Schon gestern Abend hatte ich ein Telefonat, in dem sich eine alte Freundin in Grund und Boden verdammte und meinte, sie hätte nicht gut für sich gesorgt, weil sie eine Dokumentation über das Mittelalter gesehen habe. Während das sonst für sie immer sehr erholsam, entspannend und lehrreich sei, sei dieses Mal etwas getriggert worden und sie habe vor Aufregung die ganze Nacht nicht geschlafen, mit ungewollten Konsequenzen.
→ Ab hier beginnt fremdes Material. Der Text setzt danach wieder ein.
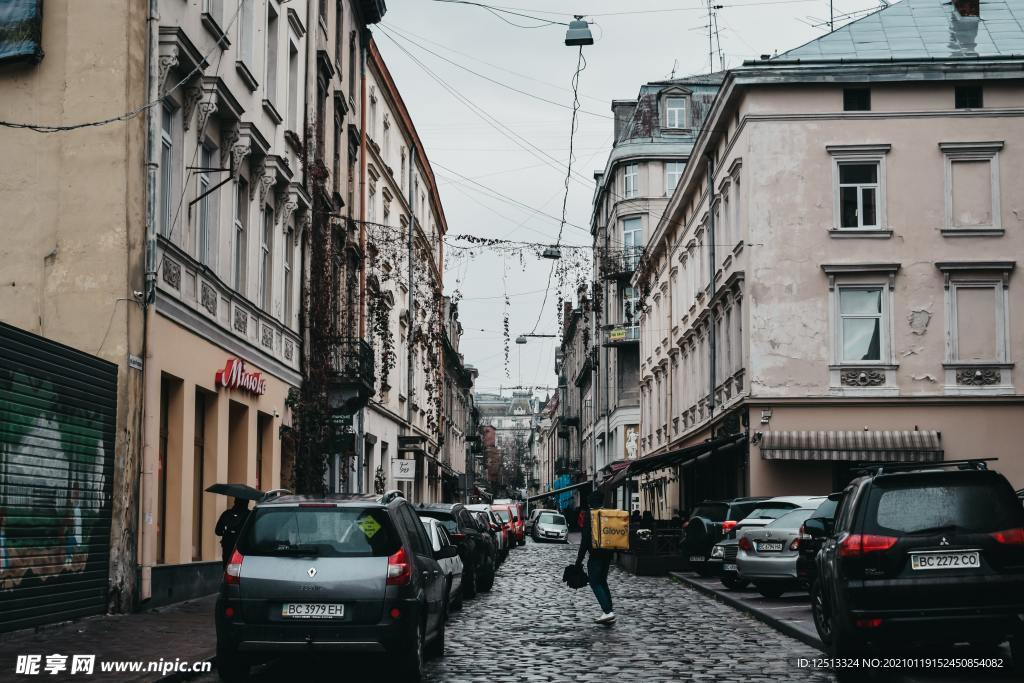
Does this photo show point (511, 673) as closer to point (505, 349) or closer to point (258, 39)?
point (258, 39)

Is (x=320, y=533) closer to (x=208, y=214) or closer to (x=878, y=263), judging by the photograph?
(x=208, y=214)

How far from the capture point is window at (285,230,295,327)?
2886 cm

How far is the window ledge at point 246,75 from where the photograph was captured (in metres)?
23.1

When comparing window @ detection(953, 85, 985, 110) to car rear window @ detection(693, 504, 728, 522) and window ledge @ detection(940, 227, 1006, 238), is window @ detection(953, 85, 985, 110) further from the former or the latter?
car rear window @ detection(693, 504, 728, 522)

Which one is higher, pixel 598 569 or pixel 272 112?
pixel 272 112

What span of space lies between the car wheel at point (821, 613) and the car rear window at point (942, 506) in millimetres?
1384

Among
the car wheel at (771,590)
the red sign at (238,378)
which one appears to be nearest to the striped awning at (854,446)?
the car wheel at (771,590)

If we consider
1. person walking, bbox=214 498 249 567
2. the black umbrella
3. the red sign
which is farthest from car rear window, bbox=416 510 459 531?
the black umbrella

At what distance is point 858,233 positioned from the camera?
34.8 metres

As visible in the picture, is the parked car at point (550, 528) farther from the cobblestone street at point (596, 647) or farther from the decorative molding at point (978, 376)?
the cobblestone street at point (596, 647)

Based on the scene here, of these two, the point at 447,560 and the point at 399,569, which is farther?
the point at 447,560

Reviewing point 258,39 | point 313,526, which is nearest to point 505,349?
point 258,39

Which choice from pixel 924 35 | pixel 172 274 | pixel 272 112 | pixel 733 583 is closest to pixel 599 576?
pixel 733 583

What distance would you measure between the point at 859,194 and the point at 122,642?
2585 centimetres
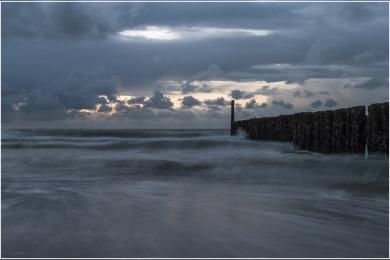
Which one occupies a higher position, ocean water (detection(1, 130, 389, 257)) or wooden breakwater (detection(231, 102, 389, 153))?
wooden breakwater (detection(231, 102, 389, 153))

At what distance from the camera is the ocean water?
9.99 feet

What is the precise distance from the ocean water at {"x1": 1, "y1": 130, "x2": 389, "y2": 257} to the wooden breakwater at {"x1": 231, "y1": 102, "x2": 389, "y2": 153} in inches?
39.5

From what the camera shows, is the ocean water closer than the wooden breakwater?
Yes

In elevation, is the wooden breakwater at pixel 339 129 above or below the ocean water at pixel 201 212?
above

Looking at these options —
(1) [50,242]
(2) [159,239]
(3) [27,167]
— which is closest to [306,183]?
(2) [159,239]

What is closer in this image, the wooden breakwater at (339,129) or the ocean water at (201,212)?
the ocean water at (201,212)

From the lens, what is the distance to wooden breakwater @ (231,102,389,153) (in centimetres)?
866

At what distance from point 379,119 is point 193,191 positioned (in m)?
4.22

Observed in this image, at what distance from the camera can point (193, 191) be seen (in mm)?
5875

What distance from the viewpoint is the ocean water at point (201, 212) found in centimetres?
304

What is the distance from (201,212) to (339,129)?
711 cm

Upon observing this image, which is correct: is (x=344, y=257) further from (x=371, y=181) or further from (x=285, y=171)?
(x=285, y=171)

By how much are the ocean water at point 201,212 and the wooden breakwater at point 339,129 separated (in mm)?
1003

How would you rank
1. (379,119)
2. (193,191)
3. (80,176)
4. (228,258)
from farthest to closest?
1. (379,119)
2. (80,176)
3. (193,191)
4. (228,258)
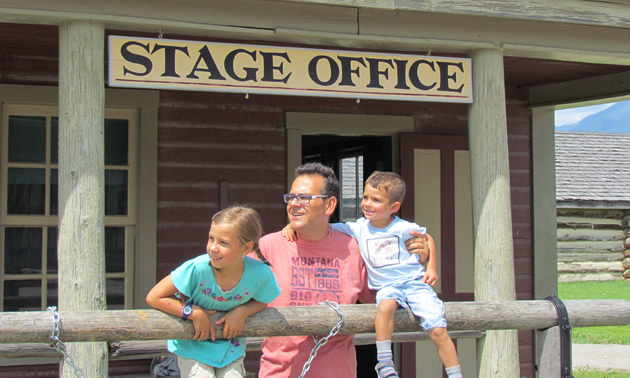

Die Probleme meines Vaters mit der Technik lösten sich in Luft auf. Er war einfach nur unsicher und unter Druck, und da er so wenig über diese Funktionalitäten weiß und sie so selten benutzt, verstärkt das einfach nur seine Hilflosigkeit. Ich hoffe, dass er mich beim nächsten mal früher anruft und nicht erst, wenn er schon in heller Panik ist.
Die Selbstbeschimpfungen meiner Freundin konnten wir ins Giraffische übersetzen. Da gibt es einen Anteil, der sehr für ihren Schutz eintritt und sich auf dramatische Weise Gehör verschafft.
Nur für mich selber habe ich gerade keinen Rat. Warum stürzt es mich so ins Chaos, wenn ich andere Leute gegen sich selbst wüten höre? Warum macht mich das so hilflos und verzweifelt? Da fehlt mir doch irgendein Werkzeug, ein Hinweis, eine Idee, um mit der Verzweiflung anderer Leute besser zurechtzukommen und nicht selbst in Not zu geraten.
Irgendwelche Ideen für mich? Habt Ihr eigene Erfahrungen mit diesem Thema?
Für Hinweise und Anregungen nicht an die nächste Polizeidienststelle, sondern an mich wenden.
Einfach auf den „Kommentieren“-Link klicken.
So long!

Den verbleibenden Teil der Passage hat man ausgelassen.